A rule prohibiting mobile-phone spam adopted by the U.S. Federal Communications Commission (FCC) earlier this month doesn’t prohibit phone-to-phone text messaging, but FCC officials believe the new rule, combined with a 13-year-old law, should protect U.S. mobile phone customers against unsolicited commercial e-mail.
The text of the new FCC order notes that the FCC’s Aug. 4 action to prohibit mobile-phone spam applies specifically to Internet-to-phone messages addressed to a domain name, not to phone-to-phone messages using the popular Short Message Service (SMS). The Controlling the Assault of Non-Solicited Pornography and Marketing (CAN-SPAM) Act, which U.S. President George Bush signed into law in December 2003, authorized the FCC to specifically address mobile-phone spam sent to e-mail-style domain-name addresses.
While the new FCC order covers any Internet-to-phone messages using SMS sent to a domain name address, most SMS messages use the recipient’s phone number to deliver the message. The new FCC order prohibits the sending of commercial messages to mobile-phone domains without the permission of the subscriber.
At least one critic questions whether the FCC’s failure to address many SMS messages in its latest order could open mobile-phone users up to spam or cause confusion about what text advertisements are legal. But FCC officials say the 1991 Telephone Consumer Protection Act (TCPA) already bans most mobile-phone spam not addressed by the recent order.
The TCPA restricts the use of telephones and fax machines to deliver unsolicited advertisements, and in 2003, the FCC and the U.S. Federal Trade Commission established a national do-not-call registry with authorization from the TCPA. In the June 2003 FCC order authorizing the do-not-call list, the FCC also spelled out rules that should cover most forms of mobile-phone spam not addressed in the CAN-SPAM order, said Ruth Yodaiken, an attorney advisor at the FCC.
The FCC’s TCPA rules prohibit marketers from using automatic telephone dialing systems to make calls to wireless phone numbers, and the rule applies to text messages as well as voice calls, Yodaiken said. With a rule against sending messages in bulk to mobile phones, most of the incentive for spammers to target mobile phones is gone, she added.

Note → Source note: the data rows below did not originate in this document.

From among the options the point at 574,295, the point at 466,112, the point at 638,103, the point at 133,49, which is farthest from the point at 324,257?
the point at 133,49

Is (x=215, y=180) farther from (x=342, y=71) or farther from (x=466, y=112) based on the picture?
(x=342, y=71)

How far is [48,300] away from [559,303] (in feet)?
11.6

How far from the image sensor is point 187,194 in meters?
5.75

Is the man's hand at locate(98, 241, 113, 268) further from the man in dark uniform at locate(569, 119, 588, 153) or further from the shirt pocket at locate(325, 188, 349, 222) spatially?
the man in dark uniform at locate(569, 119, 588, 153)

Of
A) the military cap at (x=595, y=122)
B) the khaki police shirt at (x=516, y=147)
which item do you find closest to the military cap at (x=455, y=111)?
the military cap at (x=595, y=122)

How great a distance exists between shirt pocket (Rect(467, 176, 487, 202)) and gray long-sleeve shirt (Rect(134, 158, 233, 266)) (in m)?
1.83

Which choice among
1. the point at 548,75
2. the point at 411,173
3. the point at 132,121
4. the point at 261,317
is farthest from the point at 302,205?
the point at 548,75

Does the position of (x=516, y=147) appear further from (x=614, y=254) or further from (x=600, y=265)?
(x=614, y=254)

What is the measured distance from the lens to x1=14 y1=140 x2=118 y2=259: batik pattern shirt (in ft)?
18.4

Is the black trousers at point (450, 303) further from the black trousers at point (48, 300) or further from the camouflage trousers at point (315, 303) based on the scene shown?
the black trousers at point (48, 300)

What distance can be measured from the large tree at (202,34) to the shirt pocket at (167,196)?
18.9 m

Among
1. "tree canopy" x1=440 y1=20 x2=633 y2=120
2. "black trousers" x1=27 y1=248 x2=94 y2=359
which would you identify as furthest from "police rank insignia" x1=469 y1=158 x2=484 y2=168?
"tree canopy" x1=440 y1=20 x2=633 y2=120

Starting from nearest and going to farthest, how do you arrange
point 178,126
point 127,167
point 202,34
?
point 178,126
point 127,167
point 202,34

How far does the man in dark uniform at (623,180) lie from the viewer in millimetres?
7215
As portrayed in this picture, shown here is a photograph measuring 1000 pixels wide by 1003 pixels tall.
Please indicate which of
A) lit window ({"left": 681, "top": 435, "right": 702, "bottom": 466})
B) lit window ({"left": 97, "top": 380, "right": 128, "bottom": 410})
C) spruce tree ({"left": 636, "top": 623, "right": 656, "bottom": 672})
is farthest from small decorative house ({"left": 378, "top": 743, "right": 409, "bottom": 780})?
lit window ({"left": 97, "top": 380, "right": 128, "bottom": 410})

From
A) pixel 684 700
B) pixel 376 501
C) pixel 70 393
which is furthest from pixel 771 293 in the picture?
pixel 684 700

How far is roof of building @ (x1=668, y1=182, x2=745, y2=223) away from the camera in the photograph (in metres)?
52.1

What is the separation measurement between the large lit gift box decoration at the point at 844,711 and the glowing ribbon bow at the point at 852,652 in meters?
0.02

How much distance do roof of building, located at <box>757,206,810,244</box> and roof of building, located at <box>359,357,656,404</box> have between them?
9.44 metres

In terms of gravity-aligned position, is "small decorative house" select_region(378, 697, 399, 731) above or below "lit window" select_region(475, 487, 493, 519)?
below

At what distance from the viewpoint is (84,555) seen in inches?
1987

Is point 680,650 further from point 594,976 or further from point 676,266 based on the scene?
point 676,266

And while the prohibition against auto-dialers doesn’t address SMS-based advertising sent from one mobile phone to another — a tactic too expensive for many spammers — the national do-not-call list should cover that form of unsolicited advertising, Yodaiken said. The list protects people who sign up for it from unsolicited phone-based advertising, and the FCC rules include text-based phone advertising on the list of prohibited activities under the do-not-call list, Yodaiken said.
The rules adopted by the FCC this month should close a hole in the protections against mobile-phone spam not addressed in the TCPA – spam sent to mobile phones through e-mail-style addresses, Yodaiken added. “We’re trying to close the net there,” Yodaiken said. “We’re hoping we get most of it.”
But Royal Farros, chief executive officer of MessageCast Inc., suggested the two sets of rules may cause confusion about what types of mobile-phone spam are prohibited. “Why are they chopping it up into certain devices and certain domains?” he said. “It seems kind of piecemeal to me.”
Although the amount of SMS spam is low in the U.S. compared to Japan and some countries in Europe, Farros questioned if the TCPA rules protect U.S. mobile phone users against spam. One in every two mobile phone users received a piece of spam in 2003, estimates analyst Michael Sampson of Ferris Research Inc. Ferris Research expects the amount of mobile-phone spam in the U.S. to rise to one message per every mobile phone user in 2004, and three pieces of spam per mobile phone user in 2005, Sampson said.
There are currently 167.6 million mobile phone service subscribers in the U.S., according to Cellular Telecommunications & Internet Association (CTIA). In December 2003, 21 billion text messages were sent to mobile phones in the U.S., although many of those messages were not commercial spam, according to CTIA.
“If they’re telling us the protections are clearly in place, then where are the protections?” said Farros, whose company sells software that allows commercial messages to be sent to mobile phones and other devices, if the customer opts in to receive messages. “If (mobile-phone spam) is already covered, then it’s not working.”
But CTIA disagrees, with spokeswoman Erin McGee saying the association believes enough spam safeguards are in place for mobile-phone users. Mobile-phone carriers have sued spammers and taken other measures, such as installing spam-blocking software on their networks.
“With CAN-SPAM, along with the TCPA, along with what wireless carriers are already doing, there’s a good level of protection for customers,” McGee said.